### [Given task]
Arrange every line of the listing below as a numbered list, leaving out the blank lines.

### [Data extract]

* * *

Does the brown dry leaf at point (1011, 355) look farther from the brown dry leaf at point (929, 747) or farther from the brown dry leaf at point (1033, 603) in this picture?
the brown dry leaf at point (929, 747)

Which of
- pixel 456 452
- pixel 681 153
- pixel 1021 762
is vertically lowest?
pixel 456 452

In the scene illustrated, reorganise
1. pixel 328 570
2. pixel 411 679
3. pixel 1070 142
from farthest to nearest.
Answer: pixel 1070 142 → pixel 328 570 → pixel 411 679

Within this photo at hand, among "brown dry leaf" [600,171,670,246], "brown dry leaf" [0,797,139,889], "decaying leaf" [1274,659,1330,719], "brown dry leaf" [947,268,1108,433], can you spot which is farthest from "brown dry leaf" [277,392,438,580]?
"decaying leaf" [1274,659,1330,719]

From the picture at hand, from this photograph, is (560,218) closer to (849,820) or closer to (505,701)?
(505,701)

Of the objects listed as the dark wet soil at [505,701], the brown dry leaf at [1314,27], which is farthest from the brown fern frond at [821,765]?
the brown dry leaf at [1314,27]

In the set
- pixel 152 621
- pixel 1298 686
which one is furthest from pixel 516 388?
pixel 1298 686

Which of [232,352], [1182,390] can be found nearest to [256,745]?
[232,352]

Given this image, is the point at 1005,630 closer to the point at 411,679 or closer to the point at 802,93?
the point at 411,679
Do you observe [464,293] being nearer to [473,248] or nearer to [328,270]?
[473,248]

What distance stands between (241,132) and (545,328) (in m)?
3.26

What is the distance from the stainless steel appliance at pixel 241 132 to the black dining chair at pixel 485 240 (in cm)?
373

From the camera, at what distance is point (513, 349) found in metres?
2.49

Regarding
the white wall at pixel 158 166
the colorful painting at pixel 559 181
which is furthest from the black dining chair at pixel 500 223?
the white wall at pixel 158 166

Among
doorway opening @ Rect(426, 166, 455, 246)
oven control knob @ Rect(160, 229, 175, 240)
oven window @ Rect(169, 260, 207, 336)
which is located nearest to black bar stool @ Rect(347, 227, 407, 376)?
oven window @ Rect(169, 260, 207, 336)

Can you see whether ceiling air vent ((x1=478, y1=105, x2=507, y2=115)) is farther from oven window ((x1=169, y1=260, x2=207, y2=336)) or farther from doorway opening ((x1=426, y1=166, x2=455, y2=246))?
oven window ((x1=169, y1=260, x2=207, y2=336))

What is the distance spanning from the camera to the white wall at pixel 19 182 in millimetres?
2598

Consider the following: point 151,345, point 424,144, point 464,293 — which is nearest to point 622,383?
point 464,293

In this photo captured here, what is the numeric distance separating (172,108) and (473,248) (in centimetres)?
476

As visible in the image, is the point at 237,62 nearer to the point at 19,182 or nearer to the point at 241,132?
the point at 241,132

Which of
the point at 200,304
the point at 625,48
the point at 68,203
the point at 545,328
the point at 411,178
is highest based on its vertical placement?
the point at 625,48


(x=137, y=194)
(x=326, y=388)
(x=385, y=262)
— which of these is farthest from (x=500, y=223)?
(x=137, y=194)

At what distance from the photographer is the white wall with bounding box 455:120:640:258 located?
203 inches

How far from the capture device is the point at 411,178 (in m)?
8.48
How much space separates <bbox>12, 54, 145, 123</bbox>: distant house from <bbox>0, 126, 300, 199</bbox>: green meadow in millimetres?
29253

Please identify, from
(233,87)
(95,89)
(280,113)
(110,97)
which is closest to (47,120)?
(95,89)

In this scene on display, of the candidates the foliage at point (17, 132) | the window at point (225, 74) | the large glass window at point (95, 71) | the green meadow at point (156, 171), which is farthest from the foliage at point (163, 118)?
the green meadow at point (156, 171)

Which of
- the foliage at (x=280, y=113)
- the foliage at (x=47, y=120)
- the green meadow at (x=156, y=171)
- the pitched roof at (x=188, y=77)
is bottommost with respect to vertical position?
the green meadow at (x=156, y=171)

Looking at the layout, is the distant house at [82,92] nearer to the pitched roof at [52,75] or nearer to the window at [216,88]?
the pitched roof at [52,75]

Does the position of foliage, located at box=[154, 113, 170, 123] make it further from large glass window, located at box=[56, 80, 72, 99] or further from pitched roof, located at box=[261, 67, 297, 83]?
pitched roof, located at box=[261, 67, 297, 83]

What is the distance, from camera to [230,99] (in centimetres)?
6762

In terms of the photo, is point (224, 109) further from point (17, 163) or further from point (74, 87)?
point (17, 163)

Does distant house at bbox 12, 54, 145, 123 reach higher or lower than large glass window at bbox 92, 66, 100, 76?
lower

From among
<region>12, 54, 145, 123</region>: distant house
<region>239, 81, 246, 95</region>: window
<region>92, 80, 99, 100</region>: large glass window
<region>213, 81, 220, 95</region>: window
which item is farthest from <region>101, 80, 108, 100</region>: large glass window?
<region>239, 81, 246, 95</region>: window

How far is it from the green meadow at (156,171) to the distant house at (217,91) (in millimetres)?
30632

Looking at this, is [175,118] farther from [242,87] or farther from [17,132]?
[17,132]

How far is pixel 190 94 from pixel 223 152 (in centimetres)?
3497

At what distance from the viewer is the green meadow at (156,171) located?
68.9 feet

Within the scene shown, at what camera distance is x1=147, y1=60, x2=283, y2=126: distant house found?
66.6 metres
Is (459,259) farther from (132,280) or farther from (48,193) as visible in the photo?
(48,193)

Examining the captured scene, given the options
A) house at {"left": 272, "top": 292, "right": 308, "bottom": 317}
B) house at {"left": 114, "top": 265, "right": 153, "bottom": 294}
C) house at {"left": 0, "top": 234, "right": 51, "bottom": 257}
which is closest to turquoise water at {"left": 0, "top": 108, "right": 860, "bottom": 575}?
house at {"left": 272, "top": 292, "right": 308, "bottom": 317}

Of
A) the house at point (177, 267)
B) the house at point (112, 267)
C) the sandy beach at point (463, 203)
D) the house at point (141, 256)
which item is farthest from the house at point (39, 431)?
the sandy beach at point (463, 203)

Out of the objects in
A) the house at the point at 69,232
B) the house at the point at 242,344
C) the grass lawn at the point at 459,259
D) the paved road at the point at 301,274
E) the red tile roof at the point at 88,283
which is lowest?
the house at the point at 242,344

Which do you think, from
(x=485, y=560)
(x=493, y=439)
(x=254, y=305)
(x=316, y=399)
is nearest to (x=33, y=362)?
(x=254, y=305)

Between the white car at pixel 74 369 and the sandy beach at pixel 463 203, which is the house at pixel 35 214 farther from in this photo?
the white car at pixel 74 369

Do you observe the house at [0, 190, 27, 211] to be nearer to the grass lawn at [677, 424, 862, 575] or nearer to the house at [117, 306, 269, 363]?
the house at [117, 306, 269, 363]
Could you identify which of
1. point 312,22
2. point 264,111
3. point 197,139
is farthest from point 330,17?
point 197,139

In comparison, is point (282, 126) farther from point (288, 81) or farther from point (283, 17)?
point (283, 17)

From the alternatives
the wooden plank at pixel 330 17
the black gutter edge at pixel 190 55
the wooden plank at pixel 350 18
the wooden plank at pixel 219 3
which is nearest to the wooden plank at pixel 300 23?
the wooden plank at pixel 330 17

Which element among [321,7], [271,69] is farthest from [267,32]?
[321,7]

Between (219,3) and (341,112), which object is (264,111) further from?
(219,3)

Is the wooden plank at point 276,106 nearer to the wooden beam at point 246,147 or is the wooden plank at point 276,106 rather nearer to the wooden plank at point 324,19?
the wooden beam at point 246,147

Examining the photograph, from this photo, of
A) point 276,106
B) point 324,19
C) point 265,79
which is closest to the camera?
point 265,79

* * *

### [Answer in full]
1. Does the brown dry leaf at point (1011, 355) look farther from the brown dry leaf at point (929, 747) or farther from the brown dry leaf at point (1033, 603) in this picture?
2. the brown dry leaf at point (929, 747)
3. Which of
4. - pixel 456 452
5. - pixel 681 153
6. - pixel 1021 762
7. is vertically lowest?
8. pixel 456 452
9. In the scene illustrated, reorganise
10. 1. pixel 328 570
11. 2. pixel 411 679
12. 3. pixel 1070 142
13. from farthest to nearest.
14. Answer: pixel 1070 142 → pixel 328 570 → pixel 411 679
15. Within this photo at hand, among "brown dry leaf" [600,171,670,246], "brown dry leaf" [0,797,139,889], "decaying leaf" [1274,659,1330,719], "brown dry leaf" [947,268,1108,433], can you spot which is farthest from "brown dry leaf" [277,392,438,580]?
16. "decaying leaf" [1274,659,1330,719]
17. From the picture at hand, from this photograph, is (560,218) closer to (849,820) or closer to (505,701)?
18. (505,701)
19. Of the objects listed as the dark wet soil at [505,701], the brown dry leaf at [1314,27], which is farthest from the brown fern frond at [821,765]?
20. the brown dry leaf at [1314,27]
21. In the set
22. - pixel 152 621
23. - pixel 1298 686
24. which one is furthest from pixel 516 388?
25. pixel 1298 686
26. Which of [232,352], [1182,390] can be found nearest to [256,745]?
27. [232,352]
28. Given this image, is the point at 1005,630 closer to the point at 411,679 or closer to the point at 802,93?
29. the point at 411,679
30. Do you observe [464,293] being nearer to [473,248] or nearer to [328,270]?
31. [473,248]
32. What distance stands between (241,132) and (545,328) (in m)?
33. 3.26
34. What is the distance from the stainless steel appliance at pixel 241 132 to the black dining chair at pixel 485 240 (in cm)?
35. 373
36. From the camera, at what distance is point (513, 349) found in metres?
37. 2.49
38. Regarding
39. the white wall at pixel 158 166
40. the colorful painting at pixel 559 181
41. which is furthest from the black dining chair at pixel 500 223?
42. the white wall at pixel 158 166
43. Among
44. doorway opening @ Rect(426, 166, 455, 246)
45. oven control knob @ Rect(160, 229, 175, 240)
46. oven window @ Rect(169, 260, 207, 336)
47. which is located nearest to black bar stool @ Rect(347, 227, 407, 376)?
48. oven window @ Rect(169, 260, 207, 336)
49. Can you see whether ceiling air vent ((x1=478, y1=105, x2=507, y2=115)) is farther from oven window ((x1=169, y1=260, x2=207, y2=336)) or farther from doorway opening ((x1=426, y1=166, x2=455, y2=246))?
50. oven window ((x1=169, y1=260, x2=207, y2=336))
51. What is the distance spanning from the camera to the white wall at pixel 19 182 in millimetres?
52. 2598
53. Consider the following: point 151,345, point 424,144, point 464,293 — which is nearest to point 622,383?
54. point 464,293
55. In this photo captured here, what is the numeric distance separating (172,108) and (473,248) (in centimetres)?
56. 476
57. As visible in the image, is the point at 237,62 nearer to the point at 19,182 or nearer to the point at 241,132?
58. the point at 241,132
59. Which of
60. the point at 200,304
61. the point at 625,48
62. the point at 68,203
63. the point at 545,328
64. the point at 411,178
65. is highest based on its vertical placement?
66. the point at 625,48
67. (x=137, y=194)
68. (x=326, y=388)
69. (x=385, y=262)
70. — which of these is farthest from (x=500, y=223)?
71. (x=137, y=194)
72. At what distance from the photographer is the white wall with bounding box 455:120:640:258 located?
73. 203 inches
74. How far from the capture device is the point at 411,178 (in m)?
75. 8.48
76. How much space separates <bbox>12, 54, 145, 123</bbox>: distant house from <bbox>0, 126, 300, 199</bbox>: green meadow in millimetres?
77. 29253
78. Please identify, from
79. (233,87)
80. (95,89)
81. (280,113)
82. (110,97)
83. which is closest to (47,120)?
84. (95,89)
85. In this scene on display, of the candidates the foliage at point (17, 132) | the window at point (225, 74) | the large glass window at point (95, 71) | the green meadow at point (156, 171), which is farthest from the foliage at point (163, 118)?
86. the green meadow at point (156, 171)
87. Which of
88. - the foliage at (x=280, y=113)
89. - the foliage at (x=47, y=120)
90. - the green meadow at (x=156, y=171)
91. - the pitched roof at (x=188, y=77)
92. is bottommost with respect to vertical position?
93. the green meadow at (x=156, y=171)
94. Looking at the layout, is the distant house at [82,92] nearer to the pitched roof at [52,75] or nearer to the window at [216,88]?
95. the pitched roof at [52,75]
96. Does the position of foliage, located at box=[154, 113, 170, 123] make it further from large glass window, located at box=[56, 80, 72, 99] or further from pitched roof, located at box=[261, 67, 297, 83]?
97. pitched roof, located at box=[261, 67, 297, 83]
98. What is the distance, from camera to [230,99] (in centimetres)?
99. 6762
100. In terms of the photo, is point (224, 109) further from point (17, 163) or further from point (74, 87)?
101. point (17, 163)
102. Does distant house at bbox 12, 54, 145, 123 reach higher or lower than large glass window at bbox 92, 66, 100, 76?
103. lower
104. From among
105. <region>12, 54, 145, 123</region>: distant house
106. <region>239, 81, 246, 95</region>: window
107. <region>92, 80, 99, 100</region>: large glass window
108. <region>213, 81, 220, 95</region>: window
109. which item is farthest from <region>101, 80, 108, 100</region>: large glass window?
110. <region>239, 81, 246, 95</region>: window
111. How far is it from the green meadow at (156,171) to the distant house at (217,91) (in millimetres)?
112. 30632
113. Looking at this, is [175,118] farther from [242,87] or farther from [17,132]?
114. [17,132]
115. How far is pixel 190 94 from pixel 223 152 (in centimetres)?
116. 3497
117. At what distance from the viewer is the green meadow at (156,171) located?
118. 68.9 feet
119. Within the scene shown, at what camera distance is x1=147, y1=60, x2=283, y2=126: distant house found?
120. 66.6 metres
121. Is (459,259) farther from (132,280) or farther from (48,193) as visible in the photo?
122. (48,193)
123. Examining the captured scene, given the options
124. A) house at {"left": 272, "top": 292, "right": 308, "bottom": 317}
125. B) house at {"left": 114, "top": 265, "right": 153, "bottom": 294}
126. C) house at {"left": 0, "top": 234, "right": 51, "bottom": 257}
127. which is closest to turquoise water at {"left": 0, "top": 108, "right": 860, "bottom": 575}?
128. house at {"left": 272, "top": 292, "right": 308, "bottom": 317}
129. Of
130. A) the house at point (177, 267)
131. B) the house at point (112, 267)
132. C) the sandy beach at point (463, 203)
133. D) the house at point (141, 256)
134. which item is farthest from the house at point (39, 431)?
135. the sandy beach at point (463, 203)
136. Out of the objects in
137. A) the house at the point at 69,232
138. B) the house at the point at 242,344
139. C) the grass lawn at the point at 459,259
140. D) the paved road at the point at 301,274
141. E) the red tile roof at the point at 88,283
142. which is lowest?
143. the house at the point at 242,344
144. Which do you think, from
145. (x=485, y=560)
146. (x=493, y=439)
147. (x=254, y=305)
148. (x=316, y=399)
149. is nearest to (x=33, y=362)?
150. (x=254, y=305)
151. Between the white car at pixel 74 369 and the sandy beach at pixel 463 203, which is the house at pixel 35 214 farther from in this photo?
152. the white car at pixel 74 369
153. Do you observe the house at [0, 190, 27, 211] to be nearer to the grass lawn at [677, 424, 862, 575] or nearer to the house at [117, 306, 269, 363]?
154. the house at [117, 306, 269, 363]
155. Could you identify which of
156. 1. point 312,22
157. 2. point 264,111
158. 3. point 197,139
159. is farthest from point 330,17?
160. point 197,139
161. In comparison, is point (282, 126) farther from point (288, 81) or farther from point (283, 17)?
162. point (283, 17)
163. From the alternatives
164. the wooden plank at pixel 330 17
165. the black gutter edge at pixel 190 55
166. the wooden plank at pixel 350 18
167. the wooden plank at pixel 219 3
168. which is nearest to the wooden plank at pixel 300 23?
169. the wooden plank at pixel 330 17
170. Which element among [321,7], [271,69] is farthest from [267,32]?
171. [321,7]
172. Between (219,3) and (341,112), which object is (264,111) further from?
173. (219,3)
174. Is the wooden plank at point 276,106 nearer to the wooden beam at point 246,147 or is the wooden plank at point 276,106 rather nearer to the wooden plank at point 324,19?
175. the wooden beam at point 246,147
176. Examining the photograph, from this photo, of
177. A) point 276,106
178. B) point 324,19
179. C) point 265,79
180. which is closest to the camera?
181. point 265,79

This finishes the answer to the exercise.